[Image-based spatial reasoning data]

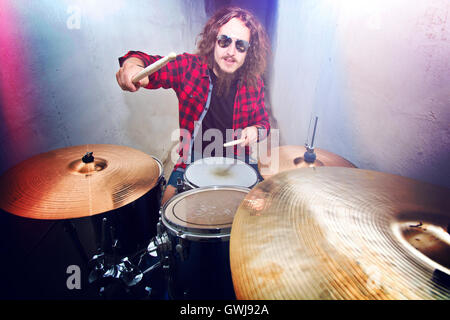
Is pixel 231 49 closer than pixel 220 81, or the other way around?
pixel 231 49

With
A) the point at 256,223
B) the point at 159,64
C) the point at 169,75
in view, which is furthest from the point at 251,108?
the point at 256,223

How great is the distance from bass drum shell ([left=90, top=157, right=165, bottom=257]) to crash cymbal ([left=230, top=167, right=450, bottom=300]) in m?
0.64

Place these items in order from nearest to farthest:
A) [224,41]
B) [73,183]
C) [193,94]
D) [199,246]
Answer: [199,246], [73,183], [224,41], [193,94]

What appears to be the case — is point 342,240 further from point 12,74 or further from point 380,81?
point 12,74

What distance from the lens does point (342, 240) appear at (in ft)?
1.58

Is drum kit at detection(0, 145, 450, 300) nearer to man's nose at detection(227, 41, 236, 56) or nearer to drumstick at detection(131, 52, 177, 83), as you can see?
drumstick at detection(131, 52, 177, 83)

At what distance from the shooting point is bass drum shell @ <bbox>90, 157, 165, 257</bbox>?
101 centimetres

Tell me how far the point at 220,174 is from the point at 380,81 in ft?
3.22

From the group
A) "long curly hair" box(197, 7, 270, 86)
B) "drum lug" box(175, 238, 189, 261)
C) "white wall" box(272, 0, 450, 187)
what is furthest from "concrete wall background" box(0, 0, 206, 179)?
"white wall" box(272, 0, 450, 187)

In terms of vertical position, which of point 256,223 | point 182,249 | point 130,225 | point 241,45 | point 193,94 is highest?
point 241,45

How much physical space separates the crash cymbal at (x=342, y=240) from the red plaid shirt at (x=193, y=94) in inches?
52.4

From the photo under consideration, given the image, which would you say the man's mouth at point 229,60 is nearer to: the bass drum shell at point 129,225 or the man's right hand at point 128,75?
the man's right hand at point 128,75
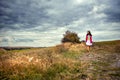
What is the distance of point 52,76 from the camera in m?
7.00

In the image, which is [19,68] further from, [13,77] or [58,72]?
[58,72]

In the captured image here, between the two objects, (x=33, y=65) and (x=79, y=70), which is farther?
(x=79, y=70)

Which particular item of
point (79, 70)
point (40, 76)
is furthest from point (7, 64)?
point (79, 70)

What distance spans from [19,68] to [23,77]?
0.77 meters

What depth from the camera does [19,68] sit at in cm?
730

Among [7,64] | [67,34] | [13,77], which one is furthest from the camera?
[67,34]

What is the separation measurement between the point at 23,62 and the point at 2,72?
1.11m

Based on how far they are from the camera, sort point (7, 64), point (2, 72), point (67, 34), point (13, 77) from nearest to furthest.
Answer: point (13, 77) < point (2, 72) < point (7, 64) < point (67, 34)

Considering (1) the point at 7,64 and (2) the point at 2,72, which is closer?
(2) the point at 2,72

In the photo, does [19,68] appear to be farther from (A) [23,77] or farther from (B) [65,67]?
(B) [65,67]

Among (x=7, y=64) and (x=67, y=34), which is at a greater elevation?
(x=67, y=34)

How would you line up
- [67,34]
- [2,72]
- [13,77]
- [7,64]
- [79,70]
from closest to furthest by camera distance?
[13,77] → [2,72] → [7,64] → [79,70] → [67,34]

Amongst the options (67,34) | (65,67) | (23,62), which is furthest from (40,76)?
(67,34)

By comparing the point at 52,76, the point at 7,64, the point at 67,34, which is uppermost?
the point at 67,34
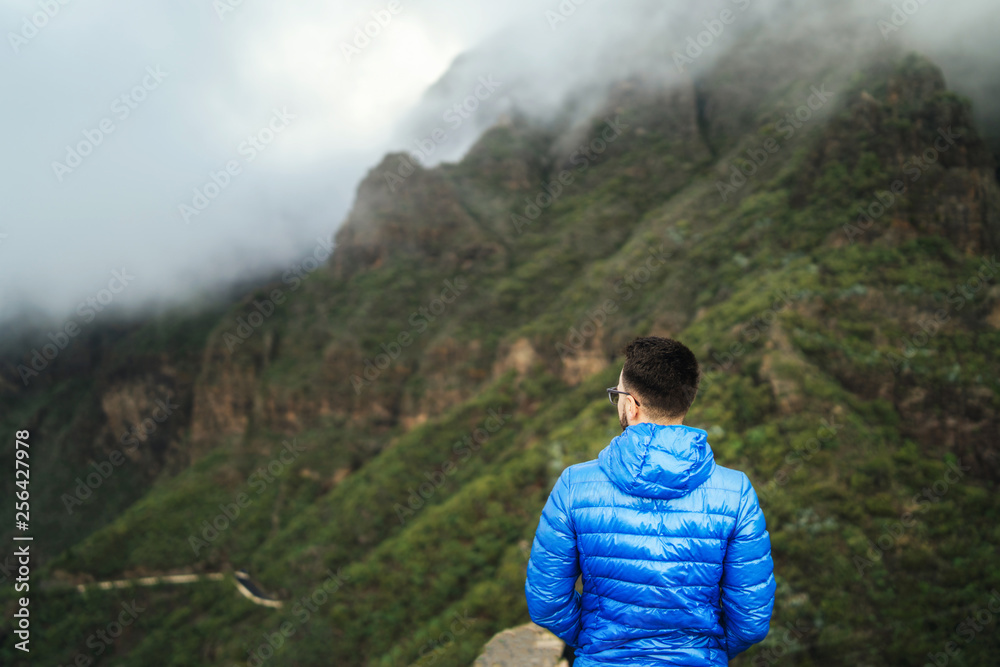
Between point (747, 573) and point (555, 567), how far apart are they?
2.99 feet

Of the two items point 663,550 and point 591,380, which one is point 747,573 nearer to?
point 663,550

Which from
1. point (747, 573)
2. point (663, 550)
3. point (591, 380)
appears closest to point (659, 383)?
point (663, 550)

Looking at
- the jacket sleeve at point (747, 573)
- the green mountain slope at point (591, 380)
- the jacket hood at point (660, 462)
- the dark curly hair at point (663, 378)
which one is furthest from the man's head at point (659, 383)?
the green mountain slope at point (591, 380)

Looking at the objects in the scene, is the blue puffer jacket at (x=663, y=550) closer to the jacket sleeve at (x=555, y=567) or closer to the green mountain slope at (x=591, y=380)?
the jacket sleeve at (x=555, y=567)

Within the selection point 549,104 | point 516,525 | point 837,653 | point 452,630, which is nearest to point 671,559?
point 837,653

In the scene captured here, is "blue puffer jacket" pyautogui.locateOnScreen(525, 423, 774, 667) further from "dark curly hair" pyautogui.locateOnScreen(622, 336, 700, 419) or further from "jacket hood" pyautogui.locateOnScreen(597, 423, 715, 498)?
"dark curly hair" pyautogui.locateOnScreen(622, 336, 700, 419)

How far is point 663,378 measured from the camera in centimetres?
247

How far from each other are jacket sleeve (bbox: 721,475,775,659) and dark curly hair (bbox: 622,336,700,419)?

Task objective: Repeat the material above in full and exactly, apart from the pictures.

The solution:
Is pixel 231 49 closer than pixel 220 81, or the other way around?
pixel 231 49

With
A) the point at 256,223
B) the point at 159,64
C) the point at 169,75
in view, which is furthest from the point at 251,108?
the point at 256,223

How great is the distance from bass drum shell ([left=90, top=157, right=165, bottom=257]) to crash cymbal ([left=230, top=167, right=450, bottom=300]) in m?
0.64

Place these items in order from nearest to farthest:
A) [224,41]
B) [73,183]
C) [193,94]
D) [199,246]
Answer: [199,246], [73,183], [224,41], [193,94]

What appears to be the case — is point 342,240 further from point 12,74 or further from point 380,81?
point 12,74

What distance from the lens does point (342, 240) appear at (in ft)?
1.58

Is drum kit at detection(0, 145, 450, 300) nearer to man's nose at detection(227, 41, 236, 56) or nearer to drumstick at detection(131, 52, 177, 83), as you can see?
drumstick at detection(131, 52, 177, 83)

At what distance from the shooting point is bass drum shell @ <bbox>90, 157, 165, 257</bbox>?
101 centimetres

Tell me how far the point at 220,174 is from the point at 380,81 in ft?
3.22

From the group
A) "long curly hair" box(197, 7, 270, 86)
B) "drum lug" box(175, 238, 189, 261)
C) "white wall" box(272, 0, 450, 187)
what is furthest from "concrete wall background" box(0, 0, 206, 179)?
"white wall" box(272, 0, 450, 187)

In terms of vertical position, which of point 256,223 | point 182,249 | point 130,225 | point 241,45 | point 193,94 is highest?
point 241,45

How much physical space separates the crash cymbal at (x=342, y=240) from the red plaid shirt at (x=193, y=94) in inches?
52.4

From the photo under consideration, given the image, which would you say the man's mouth at point 229,60 is nearer to: the bass drum shell at point 129,225 or the man's right hand at point 128,75?
the man's right hand at point 128,75
What is the distance of point 52,76 from the camera in m?
7.00

In the image, which is [19,68] further from, [13,77] or [58,72]?
[58,72]

In the captured image here, between the two objects, (x=33, y=65) and (x=79, y=70), which is farther?
(x=79, y=70)

Which particular item of
point (79, 70)
point (40, 76)
is furthest from point (7, 64)?
point (79, 70)

What distance spans from [19,68] to [23,77]?
0.77 meters

What depth from the camera does [19,68] sit at in cm?
730

Among [7,64] | [67,34] | [13,77], which one is furthest from the camera?
[67,34]

What is the separation measurement between the point at 23,62 and the point at 2,72?
1.11m

Based on how far they are from the camera, sort point (7, 64), point (2, 72), point (67, 34), point (13, 77) from nearest to furthest.
Answer: point (13, 77) < point (2, 72) < point (7, 64) < point (67, 34)

Considering (1) the point at 7,64 and (2) the point at 2,72, which is closer?
(2) the point at 2,72

In the photo, does [19,68] appear to be farther from (A) [23,77] or farther from (B) [65,67]?
(B) [65,67]

Among (x=7, y=64) and (x=67, y=34), which is at a greater elevation?
(x=67, y=34)

How would you line up
- [67,34]
- [2,72]
- [13,77]
- [7,64]
- [79,70]
from closest to furthest by camera distance?
[13,77] → [2,72] → [7,64] → [79,70] → [67,34]

Amongst the options (67,34) | (65,67) | (23,62), which is furthest from (40,76)?
(67,34)

By comparing the point at 52,76, the point at 7,64, the point at 67,34, which is uppermost?
the point at 67,34
Between point (747, 573) and point (555, 567), how far apart are they?
2.99 feet

Of the two items point 663,550 and point 591,380, which one is point 747,573 nearer to?
point 663,550

Which from
1. point (747, 573)
2. point (663, 550)
3. point (591, 380)
appears closest to point (659, 383)?
point (663, 550)

Looking at
- the jacket sleeve at point (747, 573)
- the green mountain slope at point (591, 380)
- the jacket hood at point (660, 462)
- the dark curly hair at point (663, 378)
which one is furthest from the man's head at point (659, 383)?
the green mountain slope at point (591, 380)

Looking at the objects in the scene, is the blue puffer jacket at (x=663, y=550) closer to the jacket sleeve at (x=555, y=567) or closer to the green mountain slope at (x=591, y=380)?
the jacket sleeve at (x=555, y=567)

Within the selection point 549,104 | point 516,525 | point 837,653 | point 452,630, which is nearest to point 671,559?
point 837,653

In the scene captured here, is "blue puffer jacket" pyautogui.locateOnScreen(525, 423, 774, 667) further from "dark curly hair" pyautogui.locateOnScreen(622, 336, 700, 419) or further from "jacket hood" pyautogui.locateOnScreen(597, 423, 715, 498)?
"dark curly hair" pyautogui.locateOnScreen(622, 336, 700, 419)

How far is point 663,378 measured from the camera in centimetres?
247

How far from each other are jacket sleeve (bbox: 721,475,775,659) and dark curly hair (bbox: 622,336,700,419)?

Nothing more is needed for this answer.